• **Extrait**

Le débat sur l’annulation de la dette publique se concentre essentiellement sur la partie de la dette achetée par les banques centrales. Et précisément c’est parce que cette dernière est devenue importante dans le total de la dette (30% pour la zone euro et 60% de son accroissement depuis 2008) que le regard s’est porté sur les banques centrales. L’idée consiste à considérer que ces dernières pourraient d’elles-mêmes ne pas présenter au Trésor les bons à échéances qu’elles détiennent et d’accepter l’effacement de leur valeur.

Ce débat déjà abordé dans un article précédent[1] prend de l’ampleur avec la montée des taux sur le marché obligataire dans un moment où l’inflation semble reculer. La croissance en valeur du PIB (croissance calculée sur la base des prix courants, donc compte tenu de l’inflation) restera faible dans le futur en raison d’une possible récession. Dans le même temps les taux sur la dette publique demeurent élevés ( environ 3,5% sur la période 2022-2027), et deviennent possiblement supérieurs à la croissance économique. Cela signifiera qu’il faudra faire face à un service de la dette croissant plus rapidement que la croissance réelle. De quoi aboutir à un étranglement budgétaire et donc des dépenses publiques qu’il faudra museler au risque d’aboutir à la chute de la demande globale et donc aggraver les tendances sécessionnistes.

Face à ce constat le débat sur l’annulation est relancé et l’on voit le monde de la finance se lever pour une fois de plus considérer que les banques centrales ne doivent pas  être la béquille des Etats. A ce titre on en déduirait que l’annulation de la dette publique signifierait nécessairement la recapitalisation des banques centrales. Tel est en particulier ce qu’on peut lire dans les Echos du 18 novembre dernier[2]. Curieusement l’article cité prend appui sur l’idée que les banques centrales sont des filiales des Etats et qu’il faut considérer la consolidation des comptes : ce que les Etats vont gagner en s’allégeant de leur dette envers les banques centrales, ils  vont le perdre en recapitalisant les dites banques et ce pour un même montant.

• **Contenu des données**
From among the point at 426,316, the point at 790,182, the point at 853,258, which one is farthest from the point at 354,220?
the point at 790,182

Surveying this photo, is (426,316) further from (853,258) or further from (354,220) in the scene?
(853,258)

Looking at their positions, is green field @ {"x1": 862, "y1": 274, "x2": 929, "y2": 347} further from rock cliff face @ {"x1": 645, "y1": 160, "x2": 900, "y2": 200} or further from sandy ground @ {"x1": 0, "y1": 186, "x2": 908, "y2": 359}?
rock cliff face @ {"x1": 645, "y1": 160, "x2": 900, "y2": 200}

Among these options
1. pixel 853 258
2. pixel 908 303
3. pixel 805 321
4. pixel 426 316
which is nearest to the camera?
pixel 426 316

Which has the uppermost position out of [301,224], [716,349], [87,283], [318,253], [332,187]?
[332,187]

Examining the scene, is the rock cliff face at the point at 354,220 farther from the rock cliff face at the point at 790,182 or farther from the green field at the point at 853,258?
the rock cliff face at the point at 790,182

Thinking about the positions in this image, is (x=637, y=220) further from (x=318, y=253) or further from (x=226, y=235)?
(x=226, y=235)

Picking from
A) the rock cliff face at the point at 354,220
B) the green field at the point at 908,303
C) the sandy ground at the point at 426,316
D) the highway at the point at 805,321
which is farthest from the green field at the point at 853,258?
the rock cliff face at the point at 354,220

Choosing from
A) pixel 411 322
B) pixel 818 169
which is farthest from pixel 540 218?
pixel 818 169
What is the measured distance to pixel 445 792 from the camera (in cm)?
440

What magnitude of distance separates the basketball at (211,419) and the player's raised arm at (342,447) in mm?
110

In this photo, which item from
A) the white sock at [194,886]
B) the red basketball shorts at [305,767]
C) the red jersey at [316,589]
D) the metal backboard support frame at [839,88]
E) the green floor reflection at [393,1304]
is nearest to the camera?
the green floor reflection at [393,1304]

• **Exercice**
Poursuivez l'extrait sur l'annulation de la dette publique détenue par les banques centrales, en reprenant immédiatement après sa dernière phrase. Les enregistrements proviennent d'une source distincte de celle de l'extrait.

• **Réponse rédigée**
Il est amusant de voir que les adeptes de l’indépendance des banques centrales considèrent ces dernières comme de simples filiales. Ce fût certes historiquement le cas et ce fût la solution au financement des guerres du vingtième siècle, sans le souci d’une recapitalisation. Ainsi personne ne se posait la question de la recapitalisation de la Banque de France entre 1914 et 1918 lorsque celle-ci finançait directement un Trésor dépensant chaque année 30 mois de recettes fiscales du temps de paix. Le déficit était un actif de la banque de France et sa contrepartie -  après les dépenses publiques, notamment celles permettant de fabriquer des armes -  se retrouvait au passif de la même banque de France sous la forme de monnaie fiduciaire. Donc pas de passif exigible… les porteurs de billets ne demandant pas le remboursement en billets… Pas de déséquilibre comptable pas de pertes et bien sûr pas de recapitalisation au demeurant impossible.

Beaucoup plus tard, notamment  avec les dividendes de la paix,  le modèle métastatique du système financier avait besoin de l’indépendance des banques centrales, pour faire de la dette publique une dette de marché garantissant l’envol d’une finance devenue débridée. Désormais la dette publique devient une opportunité de marché, d’abord par la rente offerte sur un actif sans risque, ensuite par le caractère de collatéral du dit actif. Nous renvoyons encore ici à l’article précédent[3].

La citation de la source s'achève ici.